AIS Support of the Standing Rock Sioux and Water Protectors

Submitted by Elissa Washuta on

November 18, 2016

The American Indian Studies Department is the home of American Indian and Indigenous knowledge at the University of Washington and we acknowledge that we are on Indigenous land. We are a community of faculty, students, staff, and local partners engaged in the interdisciplinary study of Indigenous peoples with the collective goal of fostering Indigenous wellness, political sovereignty, cultural revitalization, and cross-cultural understanding.

Our research, teaching, and service emerges from and engages with the histories, psychological and social realities, expressive cultures, traditional land-based practices, and political status of Indigenous peoples in the Pacific Northwest and beyond.

In light of recent events, we cannot continue our work without acknowledging what is occurring at Standing Rock, North Dakota. AIS faculty, staff and students stand in solidarity and declare our support of the Standing Rock Sioux and the Water Protectors engaging in a battle to block access of the Dakota Access Pipeline (DAPL) through their sacred lands and sites. They are fighting a fight for all of us. Water is Life!

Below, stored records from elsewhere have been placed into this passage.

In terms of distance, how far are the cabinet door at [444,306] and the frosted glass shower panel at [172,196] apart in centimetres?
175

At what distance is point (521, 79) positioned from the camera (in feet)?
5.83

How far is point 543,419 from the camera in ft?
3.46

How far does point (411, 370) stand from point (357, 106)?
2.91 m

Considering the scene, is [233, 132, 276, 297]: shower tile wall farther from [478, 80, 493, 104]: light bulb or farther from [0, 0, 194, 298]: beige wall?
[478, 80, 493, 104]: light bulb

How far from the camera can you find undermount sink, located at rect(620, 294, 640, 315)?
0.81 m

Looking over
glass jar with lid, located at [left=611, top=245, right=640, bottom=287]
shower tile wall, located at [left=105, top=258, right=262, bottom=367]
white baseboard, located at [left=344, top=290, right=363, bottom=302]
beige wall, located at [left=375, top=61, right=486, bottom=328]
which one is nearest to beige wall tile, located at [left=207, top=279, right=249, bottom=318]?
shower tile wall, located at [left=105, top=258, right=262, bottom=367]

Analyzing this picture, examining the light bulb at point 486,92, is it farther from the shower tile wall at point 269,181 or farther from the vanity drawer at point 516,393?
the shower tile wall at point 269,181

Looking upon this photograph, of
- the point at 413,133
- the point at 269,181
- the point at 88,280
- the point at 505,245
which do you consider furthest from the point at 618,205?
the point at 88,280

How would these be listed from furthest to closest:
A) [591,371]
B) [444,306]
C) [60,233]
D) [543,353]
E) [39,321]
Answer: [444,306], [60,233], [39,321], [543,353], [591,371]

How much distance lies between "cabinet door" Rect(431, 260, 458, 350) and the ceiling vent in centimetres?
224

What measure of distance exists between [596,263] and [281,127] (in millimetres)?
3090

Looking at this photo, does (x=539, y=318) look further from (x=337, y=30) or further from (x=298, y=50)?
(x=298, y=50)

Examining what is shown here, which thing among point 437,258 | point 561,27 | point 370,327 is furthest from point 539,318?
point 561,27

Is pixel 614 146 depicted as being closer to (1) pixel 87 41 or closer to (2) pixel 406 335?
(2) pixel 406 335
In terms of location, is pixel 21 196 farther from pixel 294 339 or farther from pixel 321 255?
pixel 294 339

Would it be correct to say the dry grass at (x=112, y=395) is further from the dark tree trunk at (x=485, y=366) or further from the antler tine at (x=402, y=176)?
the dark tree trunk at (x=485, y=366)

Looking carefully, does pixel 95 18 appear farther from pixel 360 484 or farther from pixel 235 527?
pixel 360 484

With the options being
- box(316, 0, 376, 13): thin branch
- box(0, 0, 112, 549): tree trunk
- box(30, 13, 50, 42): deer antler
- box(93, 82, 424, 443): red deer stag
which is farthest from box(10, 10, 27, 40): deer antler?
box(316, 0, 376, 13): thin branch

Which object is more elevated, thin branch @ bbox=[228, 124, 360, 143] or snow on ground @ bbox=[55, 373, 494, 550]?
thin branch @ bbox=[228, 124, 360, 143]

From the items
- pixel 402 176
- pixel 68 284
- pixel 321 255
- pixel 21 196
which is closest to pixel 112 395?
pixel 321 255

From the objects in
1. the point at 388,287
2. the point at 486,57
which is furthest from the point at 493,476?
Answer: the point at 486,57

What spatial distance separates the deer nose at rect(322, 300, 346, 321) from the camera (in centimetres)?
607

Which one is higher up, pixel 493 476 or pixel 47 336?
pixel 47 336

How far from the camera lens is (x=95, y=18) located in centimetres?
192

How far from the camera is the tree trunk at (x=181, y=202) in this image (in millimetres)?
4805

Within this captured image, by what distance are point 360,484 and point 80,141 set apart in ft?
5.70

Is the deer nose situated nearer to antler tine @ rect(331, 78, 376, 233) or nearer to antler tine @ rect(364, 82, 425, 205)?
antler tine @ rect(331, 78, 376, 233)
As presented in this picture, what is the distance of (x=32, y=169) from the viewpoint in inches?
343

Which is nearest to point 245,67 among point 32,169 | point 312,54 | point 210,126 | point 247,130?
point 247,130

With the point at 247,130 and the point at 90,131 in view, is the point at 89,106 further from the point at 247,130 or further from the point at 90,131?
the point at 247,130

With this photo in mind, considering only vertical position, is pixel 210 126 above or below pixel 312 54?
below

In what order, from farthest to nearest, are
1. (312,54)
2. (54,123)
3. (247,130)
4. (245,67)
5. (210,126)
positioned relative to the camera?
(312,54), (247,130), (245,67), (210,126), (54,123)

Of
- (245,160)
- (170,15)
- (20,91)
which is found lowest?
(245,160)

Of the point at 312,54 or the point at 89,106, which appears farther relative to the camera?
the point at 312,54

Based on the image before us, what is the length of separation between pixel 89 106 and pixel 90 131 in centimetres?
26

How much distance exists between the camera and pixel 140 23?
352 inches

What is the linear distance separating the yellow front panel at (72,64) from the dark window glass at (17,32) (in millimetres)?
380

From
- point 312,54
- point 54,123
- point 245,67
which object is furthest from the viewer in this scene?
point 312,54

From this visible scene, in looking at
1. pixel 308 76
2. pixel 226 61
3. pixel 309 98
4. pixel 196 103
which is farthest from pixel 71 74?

Standing Rock is a reminder to all of us that Indigenous and Native lives matter and that we will continue our struggle for self-determination, working together to create an environment where  our people and communities will thrive culturally, spiritually, socially and politically. We stand united with other members of the UW campus community, the Native Organization of Indigenous Scholars (NOIS), Indigenous Wellness Research Institute (IWRI), “wǝɫǝbʔaltxʷ" Intellectual House, and the Living Breath of wǝɫǝbʔaltxʷ Symposium Committee, who have issued statements in support of the Standing Rock Sioux.